• **EXCERPT PROVIDED**
※ ※ ※

# Help needed near Tyler, TX



## TxGypsy (Nov 23, 2006)

I'm getting established on a new farm and I have more than I can say grace over. I'm in need of a general helper. I'm currently planting an orchard and preparing a new garden. Need wood split and stacked. Brush piled, fence lines cleared. Bee equipment assembly and painting. An interest in bees would be a definite plus! 

Mostly I need someone to assist me. So you don't necessarily need to know how to do a lot of stuff, but must be willing to learn and work. Hours are pretty flexible. Contact me via pm if interested.


----------



## TedH71 (Jan 19, 2003)

You're going to have to worry about feral hogs in that area. My family is in Tyler. I'm unfortunately living in Kansas.


----------



## TxGypsy (Nov 23, 2006)

Yes. I have feral hogs. All of this end of Texas has feral hogs.


----------



## simi-steading (Sep 27, 2012)

I'd be willing to be your hog extermination service if you wanna buy my plane ticket


----------



## TxGypsy (Nov 23, 2006)

simi-steading said:


> I'd be willing to be your hog extermination service if you wanna buy my plane ticket


LOL...you and a few hundred thousand other folks. The minute I mention to someone(that I don't even know!) that I have a farm, their first question is...can I go hog hunting?! It is dang near a full time job keeping trespassers run off.

If I can find reliable farm help they would get the added benefit of hog hunting privileges :thumb:


----------



## Guest (Mar 6, 2014)

TxMex said:


> LOL...you and a few hundred thousand other folks. The minute I mention to someone(that I don't even know!) that I have a farm, their first question is...can I go hog hunting?! It is dang near a full time job keeping trespassers run off.
> 
> If I can find reliable farm help they would get the added benefit of hog hunting privileges :thumb:


Wasn't it you that said hogs were tearing up your property ? If so I don't understand why you won't let some local respectable hunters thin them out .


----------



## arcticow (Oct 8, 2006)

Like most of Texas, probably very few respectable LOCAL hunters who have the time (it ain't that easy) and inclination to hunt hard enough to thin out and run off enough to help...


----------



## TxGypsy (Nov 23, 2006)

Yes that is the case Arcticow. There is also the liability issue. While the feral hogs tearing up my pastures is bad....being sued is worse.


----------



## TedH71 (Jan 19, 2003)

Most hog hunters who are ethical hunters will be willing to sign papers stating owner isn't liable for any injuries that the hunters may get on the property. I promise you the % of hog hunters will sign the papers. I have never had to sign papers because I know that hunting hogs with dogs (which is my specialty) can end up bad. Also trapping hogs only gets the young and the stupid ones. Hog dogs get the smart and the really aggressive mature hogs..boars especially. Almost everyone in my immediate family lives in Tyler so I go there maybe 1-4 times a year. This coming March, I will be at a hog dog baying/hog hunting festival in Gatesville, TX. I'm planning to enter my catahoula in it. In this picture, he won 3rd place in a hog baying in Missouri. He's the blue merle catahoula in the back of the hog.

※ ※ ※

Continue the forum thread about farm help near Tyler, Texas from the point where it stops.

• **Image-based spatial reasoning data**

※ ※ ※

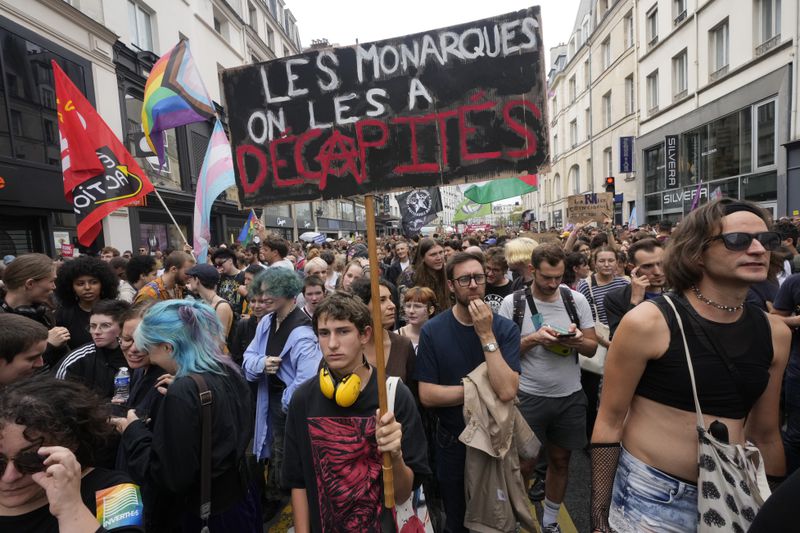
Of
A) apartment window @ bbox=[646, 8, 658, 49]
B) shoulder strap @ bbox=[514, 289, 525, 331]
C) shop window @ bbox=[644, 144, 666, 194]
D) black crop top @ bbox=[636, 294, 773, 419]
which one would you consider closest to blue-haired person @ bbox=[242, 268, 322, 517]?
shoulder strap @ bbox=[514, 289, 525, 331]

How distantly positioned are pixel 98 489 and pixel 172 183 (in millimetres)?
16971

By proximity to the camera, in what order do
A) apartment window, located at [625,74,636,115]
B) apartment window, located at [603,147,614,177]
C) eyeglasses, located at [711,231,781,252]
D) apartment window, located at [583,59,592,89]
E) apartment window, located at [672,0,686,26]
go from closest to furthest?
eyeglasses, located at [711,231,781,252] → apartment window, located at [672,0,686,26] → apartment window, located at [625,74,636,115] → apartment window, located at [603,147,614,177] → apartment window, located at [583,59,592,89]

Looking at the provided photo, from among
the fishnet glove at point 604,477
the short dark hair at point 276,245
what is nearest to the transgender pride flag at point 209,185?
the short dark hair at point 276,245

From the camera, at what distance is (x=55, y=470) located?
1389 mm

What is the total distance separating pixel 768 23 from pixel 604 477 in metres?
18.7

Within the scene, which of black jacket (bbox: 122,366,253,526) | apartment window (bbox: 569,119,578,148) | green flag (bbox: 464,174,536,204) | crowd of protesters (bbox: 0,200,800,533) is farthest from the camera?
apartment window (bbox: 569,119,578,148)

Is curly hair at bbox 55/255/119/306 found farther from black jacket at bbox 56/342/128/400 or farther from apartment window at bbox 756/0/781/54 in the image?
apartment window at bbox 756/0/781/54

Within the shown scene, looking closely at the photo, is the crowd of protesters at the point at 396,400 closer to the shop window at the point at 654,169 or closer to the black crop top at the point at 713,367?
the black crop top at the point at 713,367

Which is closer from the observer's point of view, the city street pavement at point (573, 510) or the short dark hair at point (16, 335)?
the short dark hair at point (16, 335)

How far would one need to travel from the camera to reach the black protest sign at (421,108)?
2301 mm

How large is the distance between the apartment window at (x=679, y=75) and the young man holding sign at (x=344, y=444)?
74.0 ft

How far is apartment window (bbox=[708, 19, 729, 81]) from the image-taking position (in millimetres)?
16436

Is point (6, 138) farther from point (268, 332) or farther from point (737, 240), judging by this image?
point (737, 240)

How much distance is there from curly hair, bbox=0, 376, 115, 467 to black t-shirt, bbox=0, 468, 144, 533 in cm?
10
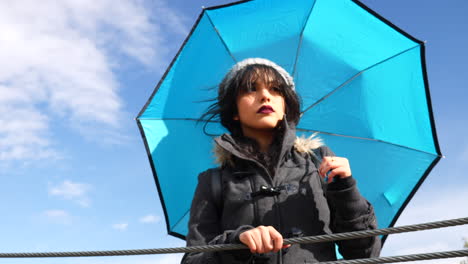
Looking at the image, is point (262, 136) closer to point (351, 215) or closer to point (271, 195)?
point (271, 195)

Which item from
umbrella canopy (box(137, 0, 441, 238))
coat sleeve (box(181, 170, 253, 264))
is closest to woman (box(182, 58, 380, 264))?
coat sleeve (box(181, 170, 253, 264))

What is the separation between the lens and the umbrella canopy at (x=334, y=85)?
11.5 ft

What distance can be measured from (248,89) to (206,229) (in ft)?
2.96

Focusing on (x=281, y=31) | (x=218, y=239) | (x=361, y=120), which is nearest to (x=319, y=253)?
(x=218, y=239)

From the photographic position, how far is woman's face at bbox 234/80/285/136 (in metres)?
2.51

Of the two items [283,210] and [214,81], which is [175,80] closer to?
[214,81]

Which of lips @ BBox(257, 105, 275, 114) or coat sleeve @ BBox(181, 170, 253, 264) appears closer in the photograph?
coat sleeve @ BBox(181, 170, 253, 264)

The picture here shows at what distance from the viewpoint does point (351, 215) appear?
207 cm

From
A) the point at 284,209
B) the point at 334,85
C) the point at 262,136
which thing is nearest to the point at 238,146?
the point at 262,136

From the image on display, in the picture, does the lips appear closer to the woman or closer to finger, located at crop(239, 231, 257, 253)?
the woman

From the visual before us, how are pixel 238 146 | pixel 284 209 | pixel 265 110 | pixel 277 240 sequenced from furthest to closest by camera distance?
pixel 265 110 < pixel 238 146 < pixel 284 209 < pixel 277 240

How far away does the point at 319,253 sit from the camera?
2107 millimetres

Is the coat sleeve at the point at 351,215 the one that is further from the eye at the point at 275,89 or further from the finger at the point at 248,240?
the eye at the point at 275,89

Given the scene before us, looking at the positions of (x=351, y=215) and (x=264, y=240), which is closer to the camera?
(x=264, y=240)
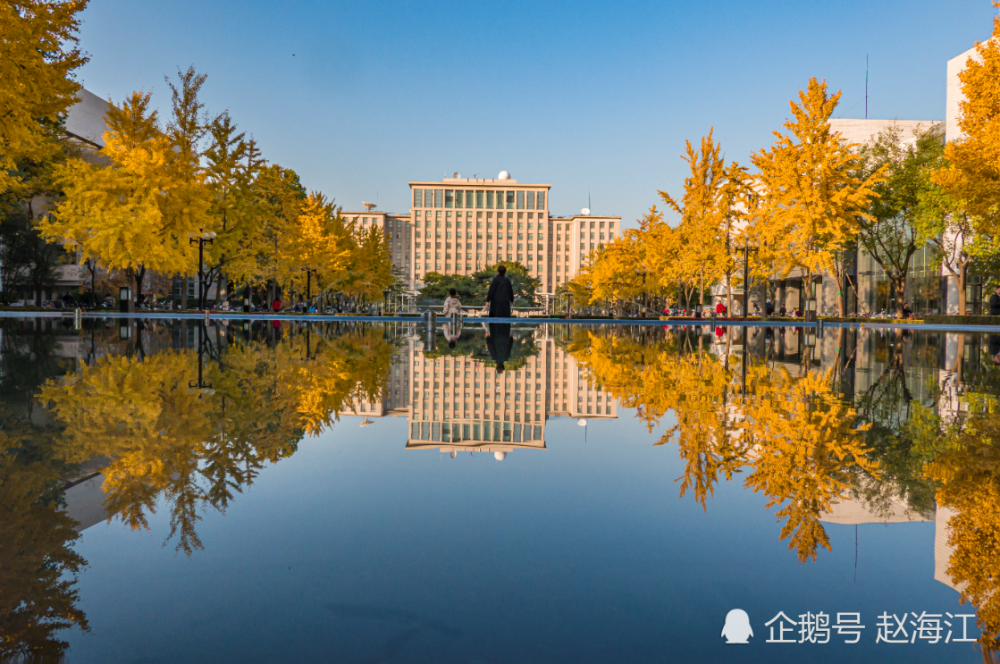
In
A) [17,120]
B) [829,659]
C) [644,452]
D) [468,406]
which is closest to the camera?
[829,659]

※ ※ ※

• **REPLY TO THE EXERCISE**
----------



## TxGypsy (Nov 23, 2006)

Doesn't look like your dog has a vest on.


----------



## TedH71 (Jan 19, 2003)

Doesn't need one. He's not slow or catchy like the plott hound is on the left. That particular dog..the plott is over 8 years old and has been gutted twice..and has been put back together countless times. Age is catching up to him now. Dogs start slowing down around 7 or 8. Besides in hot weather, vests do cause heat stroke. That was taken in Missouri when it was not extremely hot.


----------



## TedH71 (Jan 19, 2003)

Night time bay practice before going on a hunt.


----------



## whiterock (Mar 26, 2003)

did you ever contat ag dept at high school or put up flier in feed stores? NOt tryin to start any ruckus on here, but IF I needed labor around here, and had the money to pay, I could drive up to town across the street from the post office and drop the tail gate and have a load of workers before I could shut the tail gate back up. Don't know enough Spanish to communicate clearly though, so would have to have one English speaker in the bunch. Those men are hard workers, have seen them working on other places, but I'm leery of the repercussions of hiring them myself.
Ed


----------



## Darren (May 10, 2002)

TxMex said:


> LOL...you and a few hundred thousand other folks. The minute I mention to someone(that I don't even know!) that I have a farm, their first question is...can I go hog hunting?! It is dang near a full time job keeping trespassers run off.
> 
> If I can find reliable farm help they would get the added benefit of hog hunting privileges :thumb:


Maybe I need to put new tires on the pickup. Do they have vehicle inspections in Texas? I'd have probably dropped in on Fowler but I don't think she'd appreciate me using her goats or was it sheep for target practice. Hogs though ...


----------



## Le Petit Norman (Apr 28, 2008)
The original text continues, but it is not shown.